Michael Campitelli is called Calamalka for producer and musician purposes. He found his way over to Plug Research in 2003 after pressing his own 12″ EP a few years earlier and filling some time by touring and in hip-hop production. His collaboration with Vancouver neighbors Usual Suspecs landed on Canada-based Urbnet’s Underground Hip Hop Volume One and he filed some beats with an interested director for a feature film called On the Corner. He’s regularly behind the decks in Vancouver as DJ Boneless, spinning skate rock and is pumping kraut rock through a laptop with a band called Acid Castle. This laundry list of current and past side projects kept Campitelli busy while his first full length for Plug Research was being prepped for release.
The remarkable by-product of Campitelli’s interest in skateboarding, Bad Brains, Pete Rock, Lee Perry and DJ Premier rears its head on every recording on Shredder’s Dub, but a noteworthy selection tumbles through “Chassis” on track three. “Chassis’s” drum sound comes from the corner of the garage while abrasive bursts of organ play in and around its defiant, wah-wah bass. Campitelli adds fierce scraping atmospherics after the two-minute mark, backing up the drums occasionally and eventually stepping up the organ’s role a bit, tying together everything with a countering ghostly guitar melody in the far background. Fattening things up like track three, or say, record reviews, works on Shredder’s Dub, but Campitelli overturns the workflow for “Bumpea” midway through the album.
“Bumpea” is upbeat and rampant with stuttering fits of snare and keys. He begins with just the wiry tempo, and adds the other elements immediately, so that they help carry the party until its brief vanishing. The producer rests for only seconds before re-introducing a line of the crisp snare breaks that are clearly worthy of sampling. They’re cut off, and a dreary, slumped-over dub arrangement takes the floor for the subsequent track. “Reliable I” falls closest to the category of the dub plate, as guest Lo-Prophet assumes the “toast” MC role, adding bits and pieces of vocal to the sleepy mix. Echo is everywhere here; pushing drum cracks front and center. When scratching sneaks into the game, this Calamalka entry sounds as if it belongs to DJ Spooky.
The album’s flaws are in the area of innovation. Campitelli needs to do more in the way of developing ideas with these beats. An instrumental foray should showcase the producer’s/DJ’s ability to keep the party in listening party.

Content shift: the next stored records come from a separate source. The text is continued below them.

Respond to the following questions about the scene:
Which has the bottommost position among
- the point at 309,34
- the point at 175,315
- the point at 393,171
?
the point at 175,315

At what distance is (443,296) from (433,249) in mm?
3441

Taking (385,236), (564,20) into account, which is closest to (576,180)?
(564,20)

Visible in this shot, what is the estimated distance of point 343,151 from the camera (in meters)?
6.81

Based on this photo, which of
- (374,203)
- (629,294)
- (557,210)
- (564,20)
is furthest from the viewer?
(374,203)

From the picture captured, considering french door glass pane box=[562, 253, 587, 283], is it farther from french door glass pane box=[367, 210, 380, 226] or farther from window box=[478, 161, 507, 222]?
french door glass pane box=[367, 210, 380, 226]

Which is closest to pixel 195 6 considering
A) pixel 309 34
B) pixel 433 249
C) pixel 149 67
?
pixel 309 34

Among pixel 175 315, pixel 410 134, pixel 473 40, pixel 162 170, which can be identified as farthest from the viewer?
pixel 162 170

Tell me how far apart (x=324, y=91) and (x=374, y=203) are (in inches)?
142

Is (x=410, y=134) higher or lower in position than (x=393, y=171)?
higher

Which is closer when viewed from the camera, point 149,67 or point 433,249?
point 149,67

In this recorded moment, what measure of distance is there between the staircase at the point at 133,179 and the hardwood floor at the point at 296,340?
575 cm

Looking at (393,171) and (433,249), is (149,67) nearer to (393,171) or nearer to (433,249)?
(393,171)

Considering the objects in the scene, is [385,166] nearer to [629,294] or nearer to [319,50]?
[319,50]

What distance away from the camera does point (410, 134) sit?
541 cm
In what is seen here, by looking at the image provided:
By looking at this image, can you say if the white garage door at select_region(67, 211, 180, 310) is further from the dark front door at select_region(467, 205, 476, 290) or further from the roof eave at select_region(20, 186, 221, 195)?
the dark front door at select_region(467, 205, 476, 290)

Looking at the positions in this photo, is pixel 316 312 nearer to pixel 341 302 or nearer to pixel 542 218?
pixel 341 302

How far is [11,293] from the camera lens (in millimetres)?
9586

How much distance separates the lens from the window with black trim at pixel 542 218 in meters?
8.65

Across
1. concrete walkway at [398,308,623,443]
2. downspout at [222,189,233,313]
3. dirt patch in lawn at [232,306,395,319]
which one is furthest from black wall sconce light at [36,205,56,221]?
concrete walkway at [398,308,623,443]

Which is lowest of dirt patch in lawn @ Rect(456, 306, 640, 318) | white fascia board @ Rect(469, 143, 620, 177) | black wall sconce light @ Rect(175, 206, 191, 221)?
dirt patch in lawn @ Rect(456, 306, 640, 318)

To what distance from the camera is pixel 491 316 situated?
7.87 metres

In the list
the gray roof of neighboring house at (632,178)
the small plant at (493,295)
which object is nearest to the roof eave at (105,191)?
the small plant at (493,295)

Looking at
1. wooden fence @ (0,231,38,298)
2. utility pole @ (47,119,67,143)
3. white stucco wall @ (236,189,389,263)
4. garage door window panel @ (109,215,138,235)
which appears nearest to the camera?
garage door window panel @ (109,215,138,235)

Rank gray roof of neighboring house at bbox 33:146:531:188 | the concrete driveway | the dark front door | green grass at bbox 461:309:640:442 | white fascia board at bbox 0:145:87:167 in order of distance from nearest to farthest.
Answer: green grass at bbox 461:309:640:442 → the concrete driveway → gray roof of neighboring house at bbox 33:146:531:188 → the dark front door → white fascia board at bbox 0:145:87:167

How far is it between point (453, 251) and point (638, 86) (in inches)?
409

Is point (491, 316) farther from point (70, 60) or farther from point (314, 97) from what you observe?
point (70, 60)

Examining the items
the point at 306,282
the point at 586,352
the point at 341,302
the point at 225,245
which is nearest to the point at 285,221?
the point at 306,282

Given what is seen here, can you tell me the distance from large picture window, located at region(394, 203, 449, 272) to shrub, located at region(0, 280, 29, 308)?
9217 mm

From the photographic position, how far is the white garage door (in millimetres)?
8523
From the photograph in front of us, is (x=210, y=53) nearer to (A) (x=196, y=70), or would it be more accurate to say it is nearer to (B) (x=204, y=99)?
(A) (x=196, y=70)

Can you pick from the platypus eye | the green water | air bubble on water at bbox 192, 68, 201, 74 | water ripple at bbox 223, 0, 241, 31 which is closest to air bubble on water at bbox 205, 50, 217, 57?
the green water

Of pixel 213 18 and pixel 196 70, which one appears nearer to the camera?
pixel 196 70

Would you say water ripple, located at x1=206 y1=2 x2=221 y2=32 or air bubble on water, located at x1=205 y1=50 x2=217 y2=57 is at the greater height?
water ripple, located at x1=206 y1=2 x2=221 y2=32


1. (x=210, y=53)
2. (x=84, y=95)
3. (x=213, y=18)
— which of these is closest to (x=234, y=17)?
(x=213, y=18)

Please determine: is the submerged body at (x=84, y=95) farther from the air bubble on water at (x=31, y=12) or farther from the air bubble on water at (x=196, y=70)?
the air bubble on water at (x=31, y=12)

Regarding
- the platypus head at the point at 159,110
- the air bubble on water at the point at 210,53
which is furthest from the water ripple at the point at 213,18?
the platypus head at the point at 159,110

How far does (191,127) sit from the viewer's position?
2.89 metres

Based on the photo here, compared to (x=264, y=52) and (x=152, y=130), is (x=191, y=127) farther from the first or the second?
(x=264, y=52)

Brevity would do well to be considered on Calamalka’s next release, if only in the interest of preserving his already unique ideas and highlighting the ones that definitely exist here.
While dub is primarily a genre of remixes, i.e. bending an original formula into grotesque contortions by way of adding echo and other effects, Shredder’s Dub culls its groundwork from no specific King Tubby recreation. Campitelli’s 12 tracks comprise a prominent exploration of the dub and hip-hop crossbreed, even if the cup should runneth over with more ideas. Shredder’s Dub is a strong and interesting example of the producer’s daring intentions.